• _Trecho do documento_:
:::::

A produção industrial brasileira avançou 0,2% em julho, na comparação com junho, segundo dados do Instituto Brasileiro de Geografia e Estatística (IBGE) divulgados nesta quarta-feira (2). O índice, que utiliza série com ajuste sazonal, interrompeu dois meses consecutivos de taxas negativas, embora tenha recuado 0,5% em relação a julho de 2025.
No acumulado de janeiro a julho, a produção cresceu 1,1%, com expansão de 0,6% nos últimos 12 meses. A média móvel trimestral, porém, registrou queda de 0,8% no período encerrado em julho. Entre os 25 ramos pesquisados, 13 apresentaram aumento na produção durante o mês.
O segmento de equipamentos de informática, produtos eletrônicos e ópticos teve a maior alta, com avanço de 12,2%, revertendo recuos acumulados de 12,5% nos dois meses anteriores. Outros destaques positivos foram equipamentos de transporte, com alta de 11,2%, e produtos do fumo, com 11,1%. A produção de coque, derivados de petróleo e biocombustíveis subiu 1,1%.

:::::

• _Dados apresentados_:
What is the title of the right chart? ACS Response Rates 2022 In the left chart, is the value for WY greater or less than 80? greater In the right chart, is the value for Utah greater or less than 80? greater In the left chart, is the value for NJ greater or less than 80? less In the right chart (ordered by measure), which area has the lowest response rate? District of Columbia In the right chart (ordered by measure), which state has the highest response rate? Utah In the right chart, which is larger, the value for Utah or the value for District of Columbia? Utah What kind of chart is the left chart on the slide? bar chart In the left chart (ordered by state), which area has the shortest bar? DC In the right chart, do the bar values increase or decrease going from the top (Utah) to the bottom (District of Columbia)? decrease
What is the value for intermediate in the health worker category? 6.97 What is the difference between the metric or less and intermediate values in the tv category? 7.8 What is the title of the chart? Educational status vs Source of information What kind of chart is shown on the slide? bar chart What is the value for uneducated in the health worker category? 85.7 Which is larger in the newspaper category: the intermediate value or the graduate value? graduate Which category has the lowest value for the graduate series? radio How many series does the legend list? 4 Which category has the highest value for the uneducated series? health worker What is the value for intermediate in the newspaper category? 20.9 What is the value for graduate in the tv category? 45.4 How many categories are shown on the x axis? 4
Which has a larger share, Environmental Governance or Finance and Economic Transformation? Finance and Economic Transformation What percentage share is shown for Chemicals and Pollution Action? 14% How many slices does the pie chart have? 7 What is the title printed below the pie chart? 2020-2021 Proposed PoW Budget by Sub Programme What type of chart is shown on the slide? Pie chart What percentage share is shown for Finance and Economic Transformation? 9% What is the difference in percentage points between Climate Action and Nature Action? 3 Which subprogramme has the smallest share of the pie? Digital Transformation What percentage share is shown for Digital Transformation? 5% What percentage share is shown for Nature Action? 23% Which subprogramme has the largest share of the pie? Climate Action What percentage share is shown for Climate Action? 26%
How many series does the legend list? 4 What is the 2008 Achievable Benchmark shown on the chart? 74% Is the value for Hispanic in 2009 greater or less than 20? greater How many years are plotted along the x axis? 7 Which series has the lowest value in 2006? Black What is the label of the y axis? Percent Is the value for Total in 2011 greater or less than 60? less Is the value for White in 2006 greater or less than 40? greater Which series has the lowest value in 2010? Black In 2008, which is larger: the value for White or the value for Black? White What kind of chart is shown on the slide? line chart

:::::

• _Exercícios propostos_:
[1] Responda às perguntas sobre o texto da produção industrial.
(a) Qual instituto divulgou os dados sobre a produção industrial?
(b) Quantos dos 25 ramos pesquisados tiveram aumento na produção durante o mês?
(c) Qual foi a alta registrada por equipamentos de transporte?
[2] Transcreva do texto da produção industrial o trecho que vai de "No acumulado de" até "biocombustíveis subiu 1,1%.".

• _Respostas dos exercícios_:
[1]
(a) O Instituto Brasileiro de Geografia e Estatística (IBGE).
(b) 13 ramos.
(c) 11,2%.

[2]
No acumulado de janeiro a julho, a produção cresceu 1,1%, com expansão de 0,6% nos últimos 12 meses. A média móvel trimestral, porém, registrou queda de 0,8% no período encerrado em julho. Entre os 25 ramos pesquisados, 13 apresentaram aumento na produção durante o mês.
O segmento de equipamentos de informática, produtos eletrônicos e ópticos teve a maior alta, com avanço de 12,2%, revertendo recuos acumulados de 12,5% nos dois meses anteriores. Outros destaques positivos foram equipamentos de transporte, com alta de 11,2%, e produtos do fumo, com 11,1%. A produção de coque, derivados de petróleo e biocombustíveis subiu 1,1%.